O referido sr.Thiago Barcellos chegou à praça por volta das oito horas da manhã e se apresentou dizendo que teríamos até às 17h do mesmo dia para desocupar a Cinelândia. As razões, segundo ele – e na visão do poder público municipal – são que a ocupação “havia deixado de ser uma manifestação política” e  que “havia se tornado um acampamento de moradores de rua”, “com o acúmulo de lixo, entulho, sujeira” e “com forte cheiro de urina”. A associação entre pobreza e lixo não poderia ser mais clara!, com o perdão do trocadilho. É impressionante como, para o poder, a questão a ser combatida nunca é a pobreza (e a desigualdade), mas sim combater os pobres.
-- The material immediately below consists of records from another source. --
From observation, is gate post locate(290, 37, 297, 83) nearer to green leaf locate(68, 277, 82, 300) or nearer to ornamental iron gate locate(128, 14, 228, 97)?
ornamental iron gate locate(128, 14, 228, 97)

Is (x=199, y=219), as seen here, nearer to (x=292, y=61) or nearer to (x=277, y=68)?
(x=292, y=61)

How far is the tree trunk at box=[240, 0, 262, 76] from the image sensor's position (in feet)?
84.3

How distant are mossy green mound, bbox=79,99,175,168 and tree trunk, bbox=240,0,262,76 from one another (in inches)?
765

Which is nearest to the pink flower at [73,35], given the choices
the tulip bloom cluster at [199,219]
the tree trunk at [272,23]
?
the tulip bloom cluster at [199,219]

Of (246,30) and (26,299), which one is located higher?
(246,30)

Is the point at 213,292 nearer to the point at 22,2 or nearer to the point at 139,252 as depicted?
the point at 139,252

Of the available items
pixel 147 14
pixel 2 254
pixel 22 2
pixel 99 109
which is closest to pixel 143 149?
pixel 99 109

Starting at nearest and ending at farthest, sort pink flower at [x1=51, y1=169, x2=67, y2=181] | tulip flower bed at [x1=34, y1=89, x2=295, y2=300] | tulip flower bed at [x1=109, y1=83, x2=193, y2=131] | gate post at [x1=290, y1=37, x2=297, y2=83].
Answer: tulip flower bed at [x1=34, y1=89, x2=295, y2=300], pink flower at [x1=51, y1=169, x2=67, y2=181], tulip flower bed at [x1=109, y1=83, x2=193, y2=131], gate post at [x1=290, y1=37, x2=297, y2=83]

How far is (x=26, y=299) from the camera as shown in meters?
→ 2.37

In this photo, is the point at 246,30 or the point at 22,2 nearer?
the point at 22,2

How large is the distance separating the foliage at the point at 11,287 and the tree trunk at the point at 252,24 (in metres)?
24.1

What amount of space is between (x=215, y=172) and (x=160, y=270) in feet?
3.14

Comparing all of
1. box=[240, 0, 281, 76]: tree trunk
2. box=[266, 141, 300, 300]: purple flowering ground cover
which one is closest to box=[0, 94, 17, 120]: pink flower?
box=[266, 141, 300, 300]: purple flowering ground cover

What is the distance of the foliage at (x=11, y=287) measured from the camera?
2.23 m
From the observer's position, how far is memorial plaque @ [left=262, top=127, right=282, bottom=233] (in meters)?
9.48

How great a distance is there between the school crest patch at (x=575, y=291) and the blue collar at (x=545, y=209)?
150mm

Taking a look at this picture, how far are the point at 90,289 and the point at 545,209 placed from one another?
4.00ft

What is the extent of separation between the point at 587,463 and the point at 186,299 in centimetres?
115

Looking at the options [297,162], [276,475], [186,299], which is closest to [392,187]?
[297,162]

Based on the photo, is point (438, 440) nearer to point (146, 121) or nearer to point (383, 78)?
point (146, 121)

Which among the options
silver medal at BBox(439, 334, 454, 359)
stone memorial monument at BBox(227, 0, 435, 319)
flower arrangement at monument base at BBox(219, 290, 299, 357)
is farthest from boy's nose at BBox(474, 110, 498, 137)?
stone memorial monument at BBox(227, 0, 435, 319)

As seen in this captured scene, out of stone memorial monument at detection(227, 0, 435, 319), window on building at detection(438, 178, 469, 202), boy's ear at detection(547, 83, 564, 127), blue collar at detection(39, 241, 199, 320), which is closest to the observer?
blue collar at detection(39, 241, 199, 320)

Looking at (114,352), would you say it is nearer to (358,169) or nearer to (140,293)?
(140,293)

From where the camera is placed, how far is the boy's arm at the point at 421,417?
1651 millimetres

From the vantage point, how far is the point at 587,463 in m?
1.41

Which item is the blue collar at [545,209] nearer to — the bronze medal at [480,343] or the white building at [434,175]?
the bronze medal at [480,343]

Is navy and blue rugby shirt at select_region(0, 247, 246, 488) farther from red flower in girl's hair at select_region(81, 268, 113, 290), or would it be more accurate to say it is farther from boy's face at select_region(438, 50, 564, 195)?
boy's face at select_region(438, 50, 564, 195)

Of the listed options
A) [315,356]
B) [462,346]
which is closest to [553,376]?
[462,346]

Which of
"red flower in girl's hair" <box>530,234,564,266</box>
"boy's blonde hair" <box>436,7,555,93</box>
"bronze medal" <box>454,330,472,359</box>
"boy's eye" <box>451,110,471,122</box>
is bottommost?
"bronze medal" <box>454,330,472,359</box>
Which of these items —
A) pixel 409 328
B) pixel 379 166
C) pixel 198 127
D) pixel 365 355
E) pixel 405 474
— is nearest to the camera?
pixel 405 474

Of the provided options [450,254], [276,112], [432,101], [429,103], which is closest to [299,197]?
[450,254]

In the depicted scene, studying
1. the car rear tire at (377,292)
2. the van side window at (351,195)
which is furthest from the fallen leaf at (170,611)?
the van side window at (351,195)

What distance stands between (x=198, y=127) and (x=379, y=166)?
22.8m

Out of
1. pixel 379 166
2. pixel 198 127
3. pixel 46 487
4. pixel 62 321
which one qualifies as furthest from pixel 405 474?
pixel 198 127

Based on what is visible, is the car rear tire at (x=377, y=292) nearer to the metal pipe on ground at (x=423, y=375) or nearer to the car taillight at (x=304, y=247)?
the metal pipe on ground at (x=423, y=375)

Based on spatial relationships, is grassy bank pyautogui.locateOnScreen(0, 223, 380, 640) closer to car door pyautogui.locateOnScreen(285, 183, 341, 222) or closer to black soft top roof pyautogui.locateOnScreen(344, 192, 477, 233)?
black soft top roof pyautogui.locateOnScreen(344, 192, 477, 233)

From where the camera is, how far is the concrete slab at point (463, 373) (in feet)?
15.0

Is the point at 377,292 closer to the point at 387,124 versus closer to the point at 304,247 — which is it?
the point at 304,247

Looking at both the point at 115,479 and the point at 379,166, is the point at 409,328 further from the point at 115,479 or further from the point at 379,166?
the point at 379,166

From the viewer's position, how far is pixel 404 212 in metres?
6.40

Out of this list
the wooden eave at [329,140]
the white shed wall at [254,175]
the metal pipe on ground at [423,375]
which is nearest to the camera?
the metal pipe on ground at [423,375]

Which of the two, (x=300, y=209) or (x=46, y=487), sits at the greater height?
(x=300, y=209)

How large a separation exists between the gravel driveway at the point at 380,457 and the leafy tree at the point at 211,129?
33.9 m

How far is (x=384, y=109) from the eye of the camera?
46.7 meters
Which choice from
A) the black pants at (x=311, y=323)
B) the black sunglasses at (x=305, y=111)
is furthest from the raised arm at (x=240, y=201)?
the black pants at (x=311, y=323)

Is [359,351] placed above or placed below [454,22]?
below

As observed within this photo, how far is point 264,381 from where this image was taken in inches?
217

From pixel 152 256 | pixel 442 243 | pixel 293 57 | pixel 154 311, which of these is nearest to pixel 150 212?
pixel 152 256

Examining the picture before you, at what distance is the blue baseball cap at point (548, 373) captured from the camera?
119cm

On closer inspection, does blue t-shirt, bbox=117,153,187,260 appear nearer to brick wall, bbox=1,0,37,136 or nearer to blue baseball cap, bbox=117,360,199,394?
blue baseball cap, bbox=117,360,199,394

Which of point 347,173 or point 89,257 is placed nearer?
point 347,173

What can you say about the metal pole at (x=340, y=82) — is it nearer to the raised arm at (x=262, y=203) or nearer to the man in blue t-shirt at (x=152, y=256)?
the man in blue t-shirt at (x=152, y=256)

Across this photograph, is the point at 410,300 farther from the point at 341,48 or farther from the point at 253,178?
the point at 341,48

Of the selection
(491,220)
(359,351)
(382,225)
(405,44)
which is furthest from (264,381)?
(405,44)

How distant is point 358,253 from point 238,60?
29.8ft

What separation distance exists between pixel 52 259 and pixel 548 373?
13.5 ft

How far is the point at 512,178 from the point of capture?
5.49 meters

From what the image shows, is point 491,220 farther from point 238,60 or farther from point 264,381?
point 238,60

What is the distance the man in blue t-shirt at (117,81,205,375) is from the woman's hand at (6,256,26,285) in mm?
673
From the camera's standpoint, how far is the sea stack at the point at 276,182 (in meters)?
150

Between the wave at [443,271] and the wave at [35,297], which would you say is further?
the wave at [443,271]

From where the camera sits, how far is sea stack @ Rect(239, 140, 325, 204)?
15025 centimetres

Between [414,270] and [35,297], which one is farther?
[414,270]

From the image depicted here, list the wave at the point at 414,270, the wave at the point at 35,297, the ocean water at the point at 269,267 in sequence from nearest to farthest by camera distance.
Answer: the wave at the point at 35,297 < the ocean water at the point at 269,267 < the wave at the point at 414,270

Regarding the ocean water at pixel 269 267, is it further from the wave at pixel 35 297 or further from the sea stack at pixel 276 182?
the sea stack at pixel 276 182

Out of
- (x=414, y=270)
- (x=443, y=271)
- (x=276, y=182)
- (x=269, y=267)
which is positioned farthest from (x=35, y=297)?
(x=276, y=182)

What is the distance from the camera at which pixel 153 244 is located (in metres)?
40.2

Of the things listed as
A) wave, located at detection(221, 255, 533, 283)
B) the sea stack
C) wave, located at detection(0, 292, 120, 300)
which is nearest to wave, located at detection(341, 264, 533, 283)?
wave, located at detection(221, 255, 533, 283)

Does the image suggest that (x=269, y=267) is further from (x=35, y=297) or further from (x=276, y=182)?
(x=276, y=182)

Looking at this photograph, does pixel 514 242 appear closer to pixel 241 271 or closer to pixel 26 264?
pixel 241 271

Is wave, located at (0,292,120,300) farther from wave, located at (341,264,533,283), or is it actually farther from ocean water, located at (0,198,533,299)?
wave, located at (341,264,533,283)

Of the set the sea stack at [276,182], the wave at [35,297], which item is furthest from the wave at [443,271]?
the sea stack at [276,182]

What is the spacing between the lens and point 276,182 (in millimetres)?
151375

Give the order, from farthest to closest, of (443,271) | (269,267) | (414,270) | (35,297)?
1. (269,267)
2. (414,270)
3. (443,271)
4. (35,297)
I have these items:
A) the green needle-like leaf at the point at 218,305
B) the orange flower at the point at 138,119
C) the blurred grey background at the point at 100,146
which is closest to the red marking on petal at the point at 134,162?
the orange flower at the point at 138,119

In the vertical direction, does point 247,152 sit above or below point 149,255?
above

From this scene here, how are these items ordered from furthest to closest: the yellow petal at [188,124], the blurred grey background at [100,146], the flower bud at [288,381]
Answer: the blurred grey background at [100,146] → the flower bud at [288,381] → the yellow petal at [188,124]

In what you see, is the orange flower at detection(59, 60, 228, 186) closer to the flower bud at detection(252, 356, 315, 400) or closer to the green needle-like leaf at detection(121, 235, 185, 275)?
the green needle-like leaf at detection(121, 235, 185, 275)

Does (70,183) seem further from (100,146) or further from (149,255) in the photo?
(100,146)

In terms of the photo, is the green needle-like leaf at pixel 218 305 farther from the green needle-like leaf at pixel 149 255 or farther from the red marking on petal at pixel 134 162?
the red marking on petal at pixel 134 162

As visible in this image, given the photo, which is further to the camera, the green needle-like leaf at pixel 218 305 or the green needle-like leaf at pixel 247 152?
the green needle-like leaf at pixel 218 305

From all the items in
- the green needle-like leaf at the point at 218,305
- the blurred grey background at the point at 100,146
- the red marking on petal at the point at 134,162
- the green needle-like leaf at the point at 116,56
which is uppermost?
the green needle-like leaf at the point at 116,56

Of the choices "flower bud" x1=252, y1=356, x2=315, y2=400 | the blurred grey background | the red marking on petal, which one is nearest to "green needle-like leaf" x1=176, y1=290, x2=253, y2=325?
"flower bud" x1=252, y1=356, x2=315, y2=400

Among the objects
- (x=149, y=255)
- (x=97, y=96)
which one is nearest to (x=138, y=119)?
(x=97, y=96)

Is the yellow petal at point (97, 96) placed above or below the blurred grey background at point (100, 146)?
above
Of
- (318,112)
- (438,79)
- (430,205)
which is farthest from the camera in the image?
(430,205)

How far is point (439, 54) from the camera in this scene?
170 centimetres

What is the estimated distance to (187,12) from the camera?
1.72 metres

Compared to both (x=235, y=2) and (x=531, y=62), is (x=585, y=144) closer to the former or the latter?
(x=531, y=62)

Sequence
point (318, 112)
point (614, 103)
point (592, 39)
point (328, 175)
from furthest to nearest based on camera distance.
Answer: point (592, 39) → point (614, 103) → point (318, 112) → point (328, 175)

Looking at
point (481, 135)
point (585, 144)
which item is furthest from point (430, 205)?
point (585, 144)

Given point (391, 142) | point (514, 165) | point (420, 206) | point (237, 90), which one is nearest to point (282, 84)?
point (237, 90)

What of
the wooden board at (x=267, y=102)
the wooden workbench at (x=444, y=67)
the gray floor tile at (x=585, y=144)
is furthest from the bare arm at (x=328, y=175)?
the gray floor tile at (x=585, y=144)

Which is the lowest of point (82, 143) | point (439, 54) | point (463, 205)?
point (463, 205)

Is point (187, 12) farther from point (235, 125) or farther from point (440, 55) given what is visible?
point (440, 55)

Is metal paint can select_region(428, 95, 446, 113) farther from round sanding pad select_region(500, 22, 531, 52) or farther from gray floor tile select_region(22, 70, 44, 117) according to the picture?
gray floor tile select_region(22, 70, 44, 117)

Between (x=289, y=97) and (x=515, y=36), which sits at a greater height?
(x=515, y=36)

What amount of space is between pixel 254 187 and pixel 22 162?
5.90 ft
E, lembrando a letra da música Haiti, de Caetano Veloso, que diz que os “pobres são como podres e todos sabem como se tratam os pretos”, nós afirmamos que nossa manifestação permanente é sim, política, naquilo que a política tem de mais radical: estamos tentando construir – contra a herança perversa que estes poderes nos legam (e atualizam) – uma forma de organização do espaço comum urbano que não seja segregacionista e que conte com a participação dos vários sujeitos que compõem a cidade e que vivem na pele o seu dia-a-dia e que, nunca é demais lembrar, é constantemente afirmada nas peças publicitárias que apresentam o Rio como lugar múltiplo, rico de encontros, de criatividade etc. etc.
Aproveitamos ainda para convidar a todos a conhecer nosso movimento manifestação produtiva, participar dos vários eventos que temos organizado, as atividades de formação, as festas, as brincadeiras e também os debates visando desenvolver formas mais democráticas de ocupação do espaço metropolitano!